Exercise: Please find each line in the data below that contains the word "wooden" and copy those lines out.

——————————

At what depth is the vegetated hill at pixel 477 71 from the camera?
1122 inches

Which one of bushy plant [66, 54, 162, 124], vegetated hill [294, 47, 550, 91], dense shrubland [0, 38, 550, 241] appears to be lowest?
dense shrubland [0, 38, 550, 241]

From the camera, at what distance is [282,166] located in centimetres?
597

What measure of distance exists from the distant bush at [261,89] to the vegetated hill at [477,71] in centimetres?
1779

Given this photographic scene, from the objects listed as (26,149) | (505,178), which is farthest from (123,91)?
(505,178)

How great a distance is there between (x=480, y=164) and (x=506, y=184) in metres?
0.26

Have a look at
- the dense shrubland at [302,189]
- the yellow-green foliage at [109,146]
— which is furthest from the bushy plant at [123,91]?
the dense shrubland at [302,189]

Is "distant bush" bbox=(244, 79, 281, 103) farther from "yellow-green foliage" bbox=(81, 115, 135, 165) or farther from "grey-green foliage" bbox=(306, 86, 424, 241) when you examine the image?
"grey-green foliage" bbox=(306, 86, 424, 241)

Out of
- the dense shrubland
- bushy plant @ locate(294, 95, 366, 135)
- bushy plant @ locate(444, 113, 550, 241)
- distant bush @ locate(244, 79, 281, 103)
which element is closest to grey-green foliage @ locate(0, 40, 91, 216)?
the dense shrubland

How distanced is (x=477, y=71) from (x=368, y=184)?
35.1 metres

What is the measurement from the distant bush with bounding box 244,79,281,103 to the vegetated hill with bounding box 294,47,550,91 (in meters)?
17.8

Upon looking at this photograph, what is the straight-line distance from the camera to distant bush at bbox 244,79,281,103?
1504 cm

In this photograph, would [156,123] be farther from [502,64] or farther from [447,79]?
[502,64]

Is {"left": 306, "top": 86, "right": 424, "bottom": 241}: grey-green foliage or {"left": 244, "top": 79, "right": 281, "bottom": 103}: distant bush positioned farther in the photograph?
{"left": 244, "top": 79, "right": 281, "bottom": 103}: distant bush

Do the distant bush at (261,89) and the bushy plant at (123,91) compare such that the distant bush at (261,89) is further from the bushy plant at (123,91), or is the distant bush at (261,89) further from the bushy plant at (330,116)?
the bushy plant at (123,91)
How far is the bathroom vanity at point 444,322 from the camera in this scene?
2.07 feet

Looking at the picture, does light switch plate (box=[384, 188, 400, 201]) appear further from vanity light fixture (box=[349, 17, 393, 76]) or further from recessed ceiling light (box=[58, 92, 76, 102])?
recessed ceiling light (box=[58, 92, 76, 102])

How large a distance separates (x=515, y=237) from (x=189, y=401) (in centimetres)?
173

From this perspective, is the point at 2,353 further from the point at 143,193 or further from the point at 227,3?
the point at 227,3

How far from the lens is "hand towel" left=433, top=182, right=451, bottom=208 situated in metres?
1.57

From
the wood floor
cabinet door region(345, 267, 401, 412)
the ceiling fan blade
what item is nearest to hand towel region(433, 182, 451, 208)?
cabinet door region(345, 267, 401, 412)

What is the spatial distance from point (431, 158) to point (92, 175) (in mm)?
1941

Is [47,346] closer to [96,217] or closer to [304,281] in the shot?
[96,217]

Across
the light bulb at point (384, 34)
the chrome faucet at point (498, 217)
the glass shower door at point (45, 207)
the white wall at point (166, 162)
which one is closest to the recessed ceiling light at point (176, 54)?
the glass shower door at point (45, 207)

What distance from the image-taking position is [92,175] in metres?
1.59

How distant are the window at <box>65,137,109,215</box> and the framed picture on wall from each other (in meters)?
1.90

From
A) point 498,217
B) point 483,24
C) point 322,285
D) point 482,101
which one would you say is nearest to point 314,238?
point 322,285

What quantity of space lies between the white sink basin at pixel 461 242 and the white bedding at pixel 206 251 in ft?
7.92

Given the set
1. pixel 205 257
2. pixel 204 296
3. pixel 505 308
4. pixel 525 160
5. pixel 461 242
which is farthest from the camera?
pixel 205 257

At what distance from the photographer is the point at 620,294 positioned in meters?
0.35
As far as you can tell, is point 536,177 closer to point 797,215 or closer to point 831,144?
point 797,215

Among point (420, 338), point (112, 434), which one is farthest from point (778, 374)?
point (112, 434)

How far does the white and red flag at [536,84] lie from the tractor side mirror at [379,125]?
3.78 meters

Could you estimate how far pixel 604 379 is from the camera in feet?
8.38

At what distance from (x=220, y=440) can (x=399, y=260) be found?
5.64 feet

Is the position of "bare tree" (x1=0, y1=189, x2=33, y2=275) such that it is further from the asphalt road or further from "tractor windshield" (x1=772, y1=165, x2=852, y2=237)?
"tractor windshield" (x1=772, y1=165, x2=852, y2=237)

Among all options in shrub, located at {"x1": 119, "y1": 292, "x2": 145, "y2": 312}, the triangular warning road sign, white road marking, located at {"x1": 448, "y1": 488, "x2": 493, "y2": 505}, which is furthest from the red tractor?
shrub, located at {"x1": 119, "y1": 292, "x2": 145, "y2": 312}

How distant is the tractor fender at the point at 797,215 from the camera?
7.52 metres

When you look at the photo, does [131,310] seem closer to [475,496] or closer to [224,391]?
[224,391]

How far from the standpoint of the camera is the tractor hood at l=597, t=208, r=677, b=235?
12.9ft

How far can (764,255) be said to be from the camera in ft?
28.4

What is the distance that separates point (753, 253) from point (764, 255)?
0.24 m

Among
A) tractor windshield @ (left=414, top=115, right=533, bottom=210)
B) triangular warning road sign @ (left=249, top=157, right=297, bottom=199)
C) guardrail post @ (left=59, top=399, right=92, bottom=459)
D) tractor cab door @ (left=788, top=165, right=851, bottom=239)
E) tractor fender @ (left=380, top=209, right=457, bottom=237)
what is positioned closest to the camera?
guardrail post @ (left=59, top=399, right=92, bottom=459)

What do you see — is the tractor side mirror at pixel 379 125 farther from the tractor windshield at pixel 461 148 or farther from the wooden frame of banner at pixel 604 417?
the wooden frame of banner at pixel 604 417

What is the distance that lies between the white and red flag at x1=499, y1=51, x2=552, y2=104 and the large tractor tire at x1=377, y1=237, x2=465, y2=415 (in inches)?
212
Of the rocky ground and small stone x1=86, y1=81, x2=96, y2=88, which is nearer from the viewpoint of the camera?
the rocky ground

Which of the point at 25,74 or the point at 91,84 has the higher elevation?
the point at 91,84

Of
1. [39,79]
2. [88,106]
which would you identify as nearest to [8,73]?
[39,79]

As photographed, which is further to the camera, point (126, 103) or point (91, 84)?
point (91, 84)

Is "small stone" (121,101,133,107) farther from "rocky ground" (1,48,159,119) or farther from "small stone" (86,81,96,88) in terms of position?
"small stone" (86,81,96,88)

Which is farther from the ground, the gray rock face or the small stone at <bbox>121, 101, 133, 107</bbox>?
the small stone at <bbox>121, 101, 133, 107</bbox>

——————————

Task solution:
What do you see — is the tractor side mirror at pixel 379 125 farther from the tractor windshield at pixel 461 148 or farther from the wooden frame of banner at pixel 604 417?
the wooden frame of banner at pixel 604 417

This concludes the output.